● What to do: Rename "green sprout" as "young shoot" in the stretch from the line containing "What amount of" through the end of the material, and reproduce only those lines, with everything else unchanged.

----

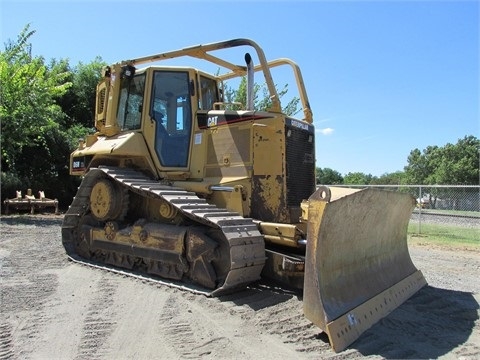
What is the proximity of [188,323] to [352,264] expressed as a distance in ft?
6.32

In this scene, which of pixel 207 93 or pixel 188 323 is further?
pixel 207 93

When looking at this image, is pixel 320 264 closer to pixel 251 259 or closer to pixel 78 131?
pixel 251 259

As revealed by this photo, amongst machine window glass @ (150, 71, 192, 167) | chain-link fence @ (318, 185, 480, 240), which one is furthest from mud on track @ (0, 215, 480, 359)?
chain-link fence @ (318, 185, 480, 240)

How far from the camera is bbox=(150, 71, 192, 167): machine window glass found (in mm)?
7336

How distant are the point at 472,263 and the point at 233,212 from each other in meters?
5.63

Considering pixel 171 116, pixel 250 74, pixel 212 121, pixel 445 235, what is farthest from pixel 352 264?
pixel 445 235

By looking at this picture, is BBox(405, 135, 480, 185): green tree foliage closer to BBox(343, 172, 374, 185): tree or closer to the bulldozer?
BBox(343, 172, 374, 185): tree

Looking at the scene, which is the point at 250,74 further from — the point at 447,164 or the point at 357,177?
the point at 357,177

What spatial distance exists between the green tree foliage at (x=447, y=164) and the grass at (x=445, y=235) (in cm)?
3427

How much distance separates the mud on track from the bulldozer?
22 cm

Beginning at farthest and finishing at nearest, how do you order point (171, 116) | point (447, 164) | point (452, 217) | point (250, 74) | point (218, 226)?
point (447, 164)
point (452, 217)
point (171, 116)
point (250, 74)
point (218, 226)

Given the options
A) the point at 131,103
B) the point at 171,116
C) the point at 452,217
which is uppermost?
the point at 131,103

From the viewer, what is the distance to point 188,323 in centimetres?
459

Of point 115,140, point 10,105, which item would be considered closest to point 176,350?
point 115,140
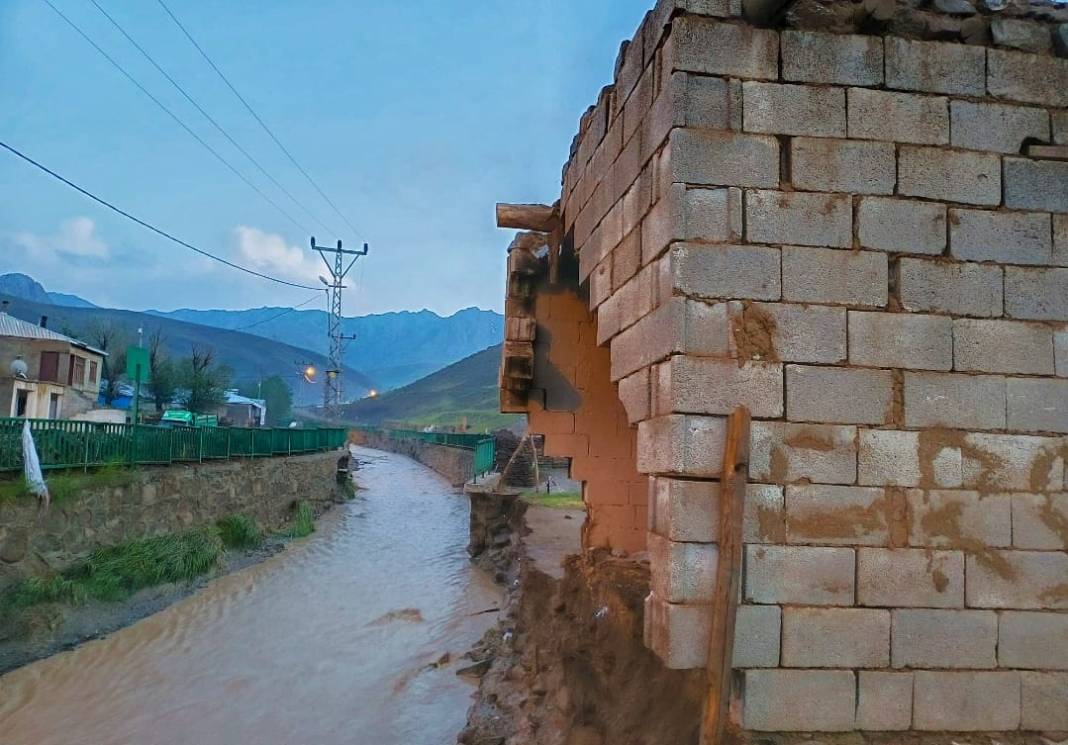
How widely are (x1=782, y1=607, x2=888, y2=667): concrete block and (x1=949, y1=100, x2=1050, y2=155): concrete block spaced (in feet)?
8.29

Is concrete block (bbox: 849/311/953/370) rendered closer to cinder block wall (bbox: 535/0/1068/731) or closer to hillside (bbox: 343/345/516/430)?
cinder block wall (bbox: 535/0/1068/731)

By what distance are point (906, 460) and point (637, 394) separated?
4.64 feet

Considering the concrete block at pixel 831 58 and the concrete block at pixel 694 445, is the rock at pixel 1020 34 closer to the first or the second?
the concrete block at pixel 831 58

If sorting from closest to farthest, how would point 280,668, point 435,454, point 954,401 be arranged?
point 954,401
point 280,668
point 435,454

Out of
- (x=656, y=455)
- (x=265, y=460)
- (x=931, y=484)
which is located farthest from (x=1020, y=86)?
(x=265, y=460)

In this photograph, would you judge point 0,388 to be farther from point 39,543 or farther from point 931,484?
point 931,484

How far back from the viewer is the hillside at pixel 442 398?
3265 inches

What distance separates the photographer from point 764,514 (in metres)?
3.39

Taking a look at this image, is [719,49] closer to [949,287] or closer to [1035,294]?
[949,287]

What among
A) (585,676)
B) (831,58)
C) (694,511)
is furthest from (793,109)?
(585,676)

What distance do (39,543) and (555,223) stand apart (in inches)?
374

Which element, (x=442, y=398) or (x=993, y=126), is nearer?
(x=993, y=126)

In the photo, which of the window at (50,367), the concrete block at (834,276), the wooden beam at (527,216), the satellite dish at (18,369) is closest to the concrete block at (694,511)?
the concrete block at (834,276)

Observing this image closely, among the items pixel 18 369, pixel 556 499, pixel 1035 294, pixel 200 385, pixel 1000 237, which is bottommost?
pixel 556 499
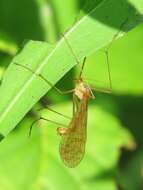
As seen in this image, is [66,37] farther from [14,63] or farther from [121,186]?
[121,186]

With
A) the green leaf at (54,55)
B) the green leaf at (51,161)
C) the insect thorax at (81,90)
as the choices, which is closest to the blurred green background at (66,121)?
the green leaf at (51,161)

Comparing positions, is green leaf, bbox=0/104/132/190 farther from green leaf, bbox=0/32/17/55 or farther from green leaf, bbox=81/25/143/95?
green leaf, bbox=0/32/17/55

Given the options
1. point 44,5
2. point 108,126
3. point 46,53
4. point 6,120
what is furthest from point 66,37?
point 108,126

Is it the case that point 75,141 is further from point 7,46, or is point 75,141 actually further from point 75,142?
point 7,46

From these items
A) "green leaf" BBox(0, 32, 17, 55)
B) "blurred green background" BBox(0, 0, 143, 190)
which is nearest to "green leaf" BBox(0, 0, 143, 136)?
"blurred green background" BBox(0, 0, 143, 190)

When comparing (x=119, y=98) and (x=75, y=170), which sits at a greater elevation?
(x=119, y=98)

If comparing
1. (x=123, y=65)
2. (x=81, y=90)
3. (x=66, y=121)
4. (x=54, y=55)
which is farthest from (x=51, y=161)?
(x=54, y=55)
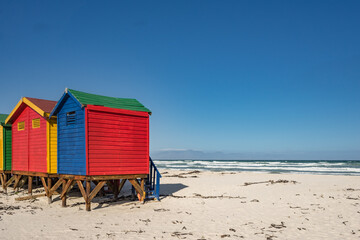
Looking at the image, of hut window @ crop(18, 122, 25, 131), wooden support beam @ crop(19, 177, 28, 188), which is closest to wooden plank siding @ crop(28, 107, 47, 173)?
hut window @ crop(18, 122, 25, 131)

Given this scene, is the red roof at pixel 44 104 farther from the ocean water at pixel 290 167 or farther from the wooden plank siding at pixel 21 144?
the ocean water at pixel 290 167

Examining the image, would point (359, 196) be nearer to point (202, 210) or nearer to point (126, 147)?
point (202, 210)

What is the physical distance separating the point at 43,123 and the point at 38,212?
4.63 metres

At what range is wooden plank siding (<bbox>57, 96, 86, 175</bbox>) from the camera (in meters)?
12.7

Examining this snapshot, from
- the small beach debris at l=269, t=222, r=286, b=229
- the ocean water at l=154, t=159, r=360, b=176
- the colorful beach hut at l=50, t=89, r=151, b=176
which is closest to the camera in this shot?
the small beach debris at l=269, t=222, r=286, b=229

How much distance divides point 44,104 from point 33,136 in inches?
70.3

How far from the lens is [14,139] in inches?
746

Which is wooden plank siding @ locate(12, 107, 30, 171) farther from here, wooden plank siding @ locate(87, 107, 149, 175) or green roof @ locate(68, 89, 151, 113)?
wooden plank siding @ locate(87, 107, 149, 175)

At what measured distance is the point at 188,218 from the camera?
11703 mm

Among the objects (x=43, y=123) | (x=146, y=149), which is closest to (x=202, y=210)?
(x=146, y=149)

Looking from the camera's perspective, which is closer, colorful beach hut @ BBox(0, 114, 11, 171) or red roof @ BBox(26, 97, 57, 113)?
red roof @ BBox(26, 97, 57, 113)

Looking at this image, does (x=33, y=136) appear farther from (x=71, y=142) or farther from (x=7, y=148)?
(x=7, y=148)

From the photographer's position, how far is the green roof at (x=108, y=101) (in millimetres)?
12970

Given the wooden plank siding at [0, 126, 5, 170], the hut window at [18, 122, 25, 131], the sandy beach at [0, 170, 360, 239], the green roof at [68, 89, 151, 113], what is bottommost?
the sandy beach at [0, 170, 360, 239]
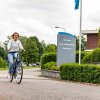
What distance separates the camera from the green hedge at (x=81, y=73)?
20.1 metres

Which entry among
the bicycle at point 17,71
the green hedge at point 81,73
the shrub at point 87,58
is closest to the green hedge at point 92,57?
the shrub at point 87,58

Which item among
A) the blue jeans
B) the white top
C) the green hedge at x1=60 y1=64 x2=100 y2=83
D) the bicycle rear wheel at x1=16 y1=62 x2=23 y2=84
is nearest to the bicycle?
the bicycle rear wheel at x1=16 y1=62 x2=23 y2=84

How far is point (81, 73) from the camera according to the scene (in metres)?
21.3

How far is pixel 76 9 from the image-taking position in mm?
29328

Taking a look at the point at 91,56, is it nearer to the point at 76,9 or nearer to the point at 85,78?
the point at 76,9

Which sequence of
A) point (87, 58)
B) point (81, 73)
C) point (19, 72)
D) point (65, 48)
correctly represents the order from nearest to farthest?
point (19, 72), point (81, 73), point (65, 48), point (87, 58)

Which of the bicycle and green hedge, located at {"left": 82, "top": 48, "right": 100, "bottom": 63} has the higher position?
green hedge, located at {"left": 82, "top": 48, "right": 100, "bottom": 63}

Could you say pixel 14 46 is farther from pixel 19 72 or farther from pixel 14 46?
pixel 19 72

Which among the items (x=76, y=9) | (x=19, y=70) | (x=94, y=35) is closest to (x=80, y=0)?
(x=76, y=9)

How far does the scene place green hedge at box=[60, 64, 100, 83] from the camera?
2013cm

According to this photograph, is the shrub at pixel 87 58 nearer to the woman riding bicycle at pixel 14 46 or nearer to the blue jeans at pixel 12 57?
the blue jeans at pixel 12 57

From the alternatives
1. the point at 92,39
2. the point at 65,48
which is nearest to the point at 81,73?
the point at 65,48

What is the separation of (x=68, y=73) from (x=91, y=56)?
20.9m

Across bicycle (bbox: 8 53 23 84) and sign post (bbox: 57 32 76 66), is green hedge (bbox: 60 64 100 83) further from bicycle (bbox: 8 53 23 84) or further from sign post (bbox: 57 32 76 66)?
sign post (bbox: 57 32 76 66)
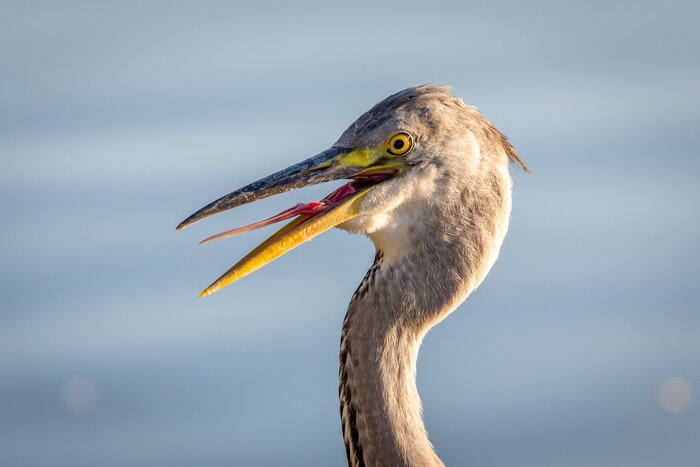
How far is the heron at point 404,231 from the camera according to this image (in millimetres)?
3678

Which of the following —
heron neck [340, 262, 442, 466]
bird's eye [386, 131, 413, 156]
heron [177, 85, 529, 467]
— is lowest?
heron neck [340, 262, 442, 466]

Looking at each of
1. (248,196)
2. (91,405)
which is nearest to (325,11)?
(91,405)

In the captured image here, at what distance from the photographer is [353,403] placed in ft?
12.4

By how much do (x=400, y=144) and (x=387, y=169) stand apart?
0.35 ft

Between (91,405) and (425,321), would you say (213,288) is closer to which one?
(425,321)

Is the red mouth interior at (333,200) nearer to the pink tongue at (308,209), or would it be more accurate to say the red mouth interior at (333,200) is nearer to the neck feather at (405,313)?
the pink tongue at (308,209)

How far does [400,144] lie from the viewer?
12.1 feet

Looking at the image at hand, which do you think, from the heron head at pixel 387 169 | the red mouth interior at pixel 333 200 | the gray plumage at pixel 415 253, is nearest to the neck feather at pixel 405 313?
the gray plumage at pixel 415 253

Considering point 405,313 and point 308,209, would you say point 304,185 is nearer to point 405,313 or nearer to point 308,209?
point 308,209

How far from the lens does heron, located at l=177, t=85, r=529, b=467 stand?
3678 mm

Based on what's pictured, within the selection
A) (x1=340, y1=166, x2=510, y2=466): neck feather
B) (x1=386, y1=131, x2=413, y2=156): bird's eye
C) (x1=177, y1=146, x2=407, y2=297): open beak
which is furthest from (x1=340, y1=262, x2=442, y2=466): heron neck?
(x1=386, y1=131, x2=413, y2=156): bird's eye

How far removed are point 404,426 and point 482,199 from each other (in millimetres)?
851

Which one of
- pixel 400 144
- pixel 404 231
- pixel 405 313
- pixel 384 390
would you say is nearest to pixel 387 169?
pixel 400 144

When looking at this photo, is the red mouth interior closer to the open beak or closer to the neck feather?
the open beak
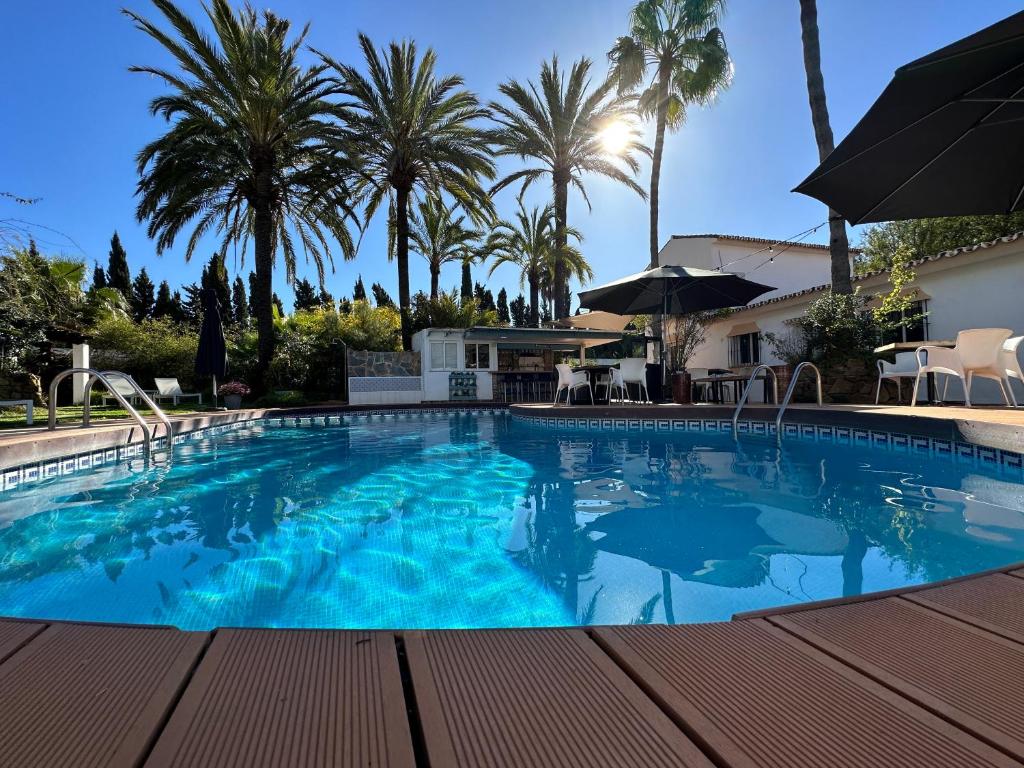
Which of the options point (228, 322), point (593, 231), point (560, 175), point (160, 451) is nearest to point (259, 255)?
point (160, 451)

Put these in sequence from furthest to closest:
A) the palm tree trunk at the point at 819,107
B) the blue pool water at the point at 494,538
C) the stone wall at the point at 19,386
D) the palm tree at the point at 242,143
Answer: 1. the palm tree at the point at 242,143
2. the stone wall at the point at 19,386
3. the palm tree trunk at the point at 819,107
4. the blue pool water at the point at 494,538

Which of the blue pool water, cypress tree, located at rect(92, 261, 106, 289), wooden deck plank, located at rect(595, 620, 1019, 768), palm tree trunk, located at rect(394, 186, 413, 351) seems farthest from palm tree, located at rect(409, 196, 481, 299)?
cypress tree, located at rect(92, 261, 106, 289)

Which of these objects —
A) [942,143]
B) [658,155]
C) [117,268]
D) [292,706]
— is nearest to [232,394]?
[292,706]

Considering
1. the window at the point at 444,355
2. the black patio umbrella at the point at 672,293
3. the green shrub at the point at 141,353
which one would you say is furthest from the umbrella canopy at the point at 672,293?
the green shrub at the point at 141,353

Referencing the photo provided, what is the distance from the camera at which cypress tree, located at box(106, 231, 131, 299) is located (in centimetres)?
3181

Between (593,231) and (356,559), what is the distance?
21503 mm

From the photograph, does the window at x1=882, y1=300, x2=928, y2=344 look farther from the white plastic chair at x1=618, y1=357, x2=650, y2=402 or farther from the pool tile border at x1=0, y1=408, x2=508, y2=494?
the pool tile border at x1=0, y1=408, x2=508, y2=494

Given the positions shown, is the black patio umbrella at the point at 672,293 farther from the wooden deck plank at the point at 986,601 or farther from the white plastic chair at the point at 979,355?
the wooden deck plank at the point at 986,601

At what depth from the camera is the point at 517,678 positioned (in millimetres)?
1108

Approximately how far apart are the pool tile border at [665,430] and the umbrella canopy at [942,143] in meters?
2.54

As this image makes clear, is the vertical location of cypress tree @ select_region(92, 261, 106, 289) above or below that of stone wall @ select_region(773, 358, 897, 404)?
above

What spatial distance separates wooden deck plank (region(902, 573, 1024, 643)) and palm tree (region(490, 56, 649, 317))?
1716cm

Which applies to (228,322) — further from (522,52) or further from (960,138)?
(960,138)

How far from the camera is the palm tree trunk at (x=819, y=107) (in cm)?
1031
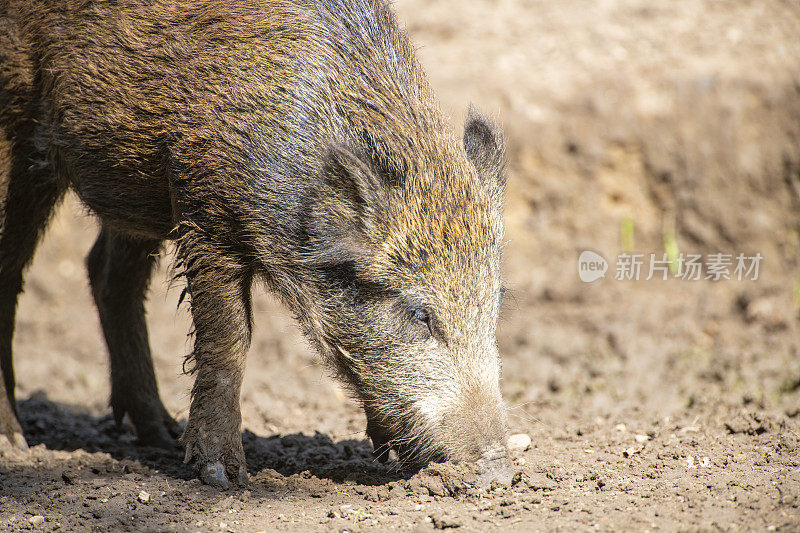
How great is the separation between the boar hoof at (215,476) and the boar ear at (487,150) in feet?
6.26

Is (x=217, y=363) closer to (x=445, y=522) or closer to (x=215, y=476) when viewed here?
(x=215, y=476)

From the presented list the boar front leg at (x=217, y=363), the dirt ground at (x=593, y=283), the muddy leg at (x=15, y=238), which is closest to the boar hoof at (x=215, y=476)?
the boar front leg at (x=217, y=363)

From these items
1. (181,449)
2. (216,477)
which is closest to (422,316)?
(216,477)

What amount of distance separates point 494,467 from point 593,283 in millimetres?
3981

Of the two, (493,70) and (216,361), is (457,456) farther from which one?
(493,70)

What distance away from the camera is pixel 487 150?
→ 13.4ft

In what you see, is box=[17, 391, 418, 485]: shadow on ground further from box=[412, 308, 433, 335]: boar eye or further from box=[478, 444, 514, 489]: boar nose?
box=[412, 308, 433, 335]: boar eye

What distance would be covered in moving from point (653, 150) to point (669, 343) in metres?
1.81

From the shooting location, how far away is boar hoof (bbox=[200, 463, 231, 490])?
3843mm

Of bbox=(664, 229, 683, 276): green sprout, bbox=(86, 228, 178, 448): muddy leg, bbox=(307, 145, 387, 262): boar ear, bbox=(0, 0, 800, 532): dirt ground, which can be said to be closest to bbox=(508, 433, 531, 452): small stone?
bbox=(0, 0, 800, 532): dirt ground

----

● Answer:
What amount of distance separates point 494,467 from point 593,283 in millimetres?
3981

Of the two, (493,70) and (216,361), is (457,456) farther from which one?
(493,70)

What distance away from the camera is pixel 487 150?
→ 13.4ft

In what you see, is box=[17, 391, 418, 485]: shadow on ground further from box=[412, 308, 433, 335]: boar eye or further from box=[478, 444, 514, 489]: boar nose?
box=[412, 308, 433, 335]: boar eye

What distance would be covered in moving from point (653, 150) to point (669, 343) in metres?
1.81

From the shooting location, how far away is boar hoof (bbox=[200, 463, 231, 490])?
3843mm

Of bbox=(664, 229, 683, 276): young shoot, bbox=(86, 228, 178, 448): muddy leg, bbox=(307, 145, 387, 262): boar ear, bbox=(0, 0, 800, 532): dirt ground, which can be said to be closest to bbox=(508, 433, 531, 452): small stone?
bbox=(0, 0, 800, 532): dirt ground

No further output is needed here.